The religious utterances which also
cover the whole business of life were first made duties by this
doctrine: in practice their fulfilment is impossible, but the theory
of their obligatory nature is a fundamental element in Muhammedanism.
Where the doctrine of duties deals with legal rights, its application
was in practice confined to marriage and the affairs of family life:
the theoretical demands of its penal clauses, for instance, raise
impossible difficulties. At the same time, it has been of great
importance to the whole spiritual life of Islam down to the present
day, because it reflects Muhammedan ideals of life and of man's place
in the world. Even to-day it remains the daily bread of the soul that
desires instruction, to quote the words of the greatest father of the
Muhammedan church. It will thus be immediately obvious to what a vast
extent Christian theory of the seventh and eighth centuries still
remains operative upon Muhammedan thought throughout the world.

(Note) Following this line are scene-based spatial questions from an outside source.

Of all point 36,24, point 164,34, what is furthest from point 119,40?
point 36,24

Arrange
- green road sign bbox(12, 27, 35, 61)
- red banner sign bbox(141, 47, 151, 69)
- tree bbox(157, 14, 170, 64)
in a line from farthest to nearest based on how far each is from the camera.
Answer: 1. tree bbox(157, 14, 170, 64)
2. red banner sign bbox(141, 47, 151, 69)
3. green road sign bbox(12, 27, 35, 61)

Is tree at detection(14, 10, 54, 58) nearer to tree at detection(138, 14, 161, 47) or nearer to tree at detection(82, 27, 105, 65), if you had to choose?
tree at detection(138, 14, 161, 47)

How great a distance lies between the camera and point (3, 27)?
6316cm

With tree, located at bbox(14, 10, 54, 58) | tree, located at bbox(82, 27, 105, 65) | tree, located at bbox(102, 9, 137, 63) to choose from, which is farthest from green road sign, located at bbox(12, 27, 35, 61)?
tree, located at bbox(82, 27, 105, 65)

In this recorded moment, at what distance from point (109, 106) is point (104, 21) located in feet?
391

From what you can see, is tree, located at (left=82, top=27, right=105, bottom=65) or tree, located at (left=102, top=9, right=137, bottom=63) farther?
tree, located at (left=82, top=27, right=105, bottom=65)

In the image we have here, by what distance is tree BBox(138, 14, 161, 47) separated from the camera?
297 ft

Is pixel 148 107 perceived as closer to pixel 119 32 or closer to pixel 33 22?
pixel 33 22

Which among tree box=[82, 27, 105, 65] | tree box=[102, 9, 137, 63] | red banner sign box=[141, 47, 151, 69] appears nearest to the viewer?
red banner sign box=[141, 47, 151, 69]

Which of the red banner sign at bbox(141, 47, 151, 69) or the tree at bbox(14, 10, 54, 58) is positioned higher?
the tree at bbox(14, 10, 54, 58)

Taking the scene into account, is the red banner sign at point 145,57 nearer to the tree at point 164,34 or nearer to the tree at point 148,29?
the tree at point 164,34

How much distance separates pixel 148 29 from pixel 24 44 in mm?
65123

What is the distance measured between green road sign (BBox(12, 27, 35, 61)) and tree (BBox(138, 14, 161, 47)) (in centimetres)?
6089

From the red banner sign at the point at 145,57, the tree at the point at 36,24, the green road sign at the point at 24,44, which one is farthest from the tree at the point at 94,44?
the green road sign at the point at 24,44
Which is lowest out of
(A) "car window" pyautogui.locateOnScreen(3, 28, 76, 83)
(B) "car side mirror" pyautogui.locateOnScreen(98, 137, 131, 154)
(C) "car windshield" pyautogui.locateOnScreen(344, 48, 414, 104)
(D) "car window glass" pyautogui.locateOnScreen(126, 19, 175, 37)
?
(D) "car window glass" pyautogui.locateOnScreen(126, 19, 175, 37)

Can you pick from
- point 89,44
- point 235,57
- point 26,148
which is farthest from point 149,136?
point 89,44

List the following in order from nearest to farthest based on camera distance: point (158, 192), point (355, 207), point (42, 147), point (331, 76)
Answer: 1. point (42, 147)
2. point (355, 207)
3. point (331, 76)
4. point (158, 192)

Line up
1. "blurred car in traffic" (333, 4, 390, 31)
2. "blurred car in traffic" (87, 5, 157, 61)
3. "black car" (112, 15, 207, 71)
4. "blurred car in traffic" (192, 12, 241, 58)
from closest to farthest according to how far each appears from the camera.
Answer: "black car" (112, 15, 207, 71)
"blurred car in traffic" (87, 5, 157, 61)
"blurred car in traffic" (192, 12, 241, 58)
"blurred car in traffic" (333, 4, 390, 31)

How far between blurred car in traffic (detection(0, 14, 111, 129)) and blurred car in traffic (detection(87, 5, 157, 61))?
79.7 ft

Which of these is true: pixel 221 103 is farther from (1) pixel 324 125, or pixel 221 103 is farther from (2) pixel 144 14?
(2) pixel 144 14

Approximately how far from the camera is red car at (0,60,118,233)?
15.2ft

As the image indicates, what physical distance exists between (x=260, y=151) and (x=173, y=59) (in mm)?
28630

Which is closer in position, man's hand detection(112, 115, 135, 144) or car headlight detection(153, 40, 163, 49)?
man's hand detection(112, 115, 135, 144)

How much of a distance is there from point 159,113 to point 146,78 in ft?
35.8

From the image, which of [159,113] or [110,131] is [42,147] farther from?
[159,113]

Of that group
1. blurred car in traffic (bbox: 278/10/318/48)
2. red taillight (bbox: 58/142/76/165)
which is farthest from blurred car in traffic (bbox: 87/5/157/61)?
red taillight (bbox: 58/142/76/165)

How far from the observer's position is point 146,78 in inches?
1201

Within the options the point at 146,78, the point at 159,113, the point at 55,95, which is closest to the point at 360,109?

Considerable parts of the doctrine of duties are concerned with the
forms of Muhammedan worship. It is becoming ever clearer that only
slight tendencies to a form of worship were apparent under Muhammed.
The mosque, the building erected for the special purpose of divine
service, was unknown during the prophet's lifetime; nor was there any
definite church organisation, of which the most important parts are
the common ritual and the preaching. Tendencies existed but no system,
was to be found: there was no clerical class to take an interest in
the development of an order of divine service.